The 3R group emerged in late 2015 asserting that they were needed to protect the minority Peuhl population from attacks by anti-balaka militia who were targeting Muslims. Despite his role in widespread atrocities, including war crimes and possible crimes against humanity, in March 2019 Abbas was named a special military adviser to the prime minister’s office as a concession under a peace accord signed a month earlier in Khartoum, Sudan.
Yet attacks by his fighters continued. In May 2019, 3R fighters killed at least 46 civilians in Ouham-Pendé province. On May 20, the day before one of these attacks on Bohong town, Abbas warned local authorities, “You can’t bring me war. I will bring it to you, and I will show you how to shoot. I will show you who I am.” The next day his fighters killed at least 10 civilians and Abbas was later seen coordinating looted goods onto trucks.
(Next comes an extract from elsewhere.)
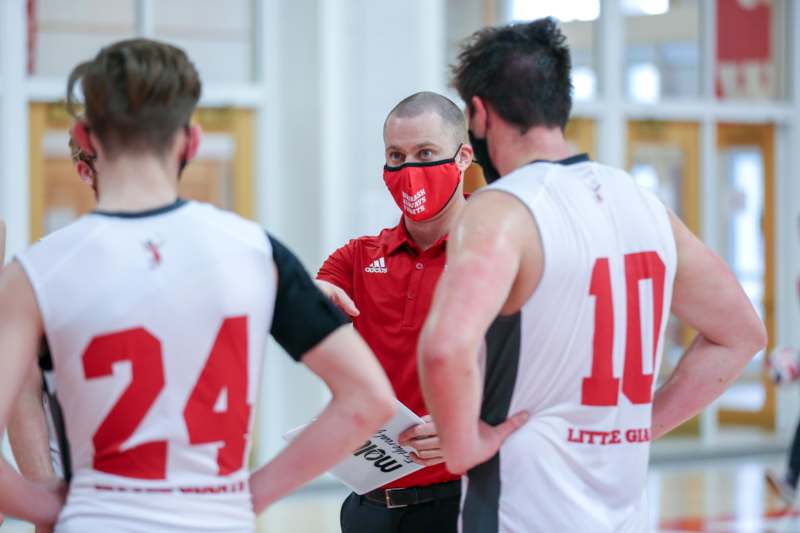 a man wearing a face mask talking to a basketball player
Abbas later gave up his advisor post, and in late 2020, 3R joined a new rebel coalition that tried to advance on the capital, Bangui. According to the group’s new president, Abbas was injured in fighting near Bossembele, Ombella M’Poko province, in November 2020, and succumbed to his wounds on March 25.
There were two constants with Abbas: disregard for civilians and disdain for accountability. When I met Abbas in February 2019, he told me that calls for justice were irrelevant and he warned of “problems” if national and international courts continued to investigate crimes committed during the conflict.
While Abbas himself will never be held to account, his death highlights the need for the many victims of 3R crimes to finally see justice delivered, including through investigations and prosecutions of other senior 3R commanders.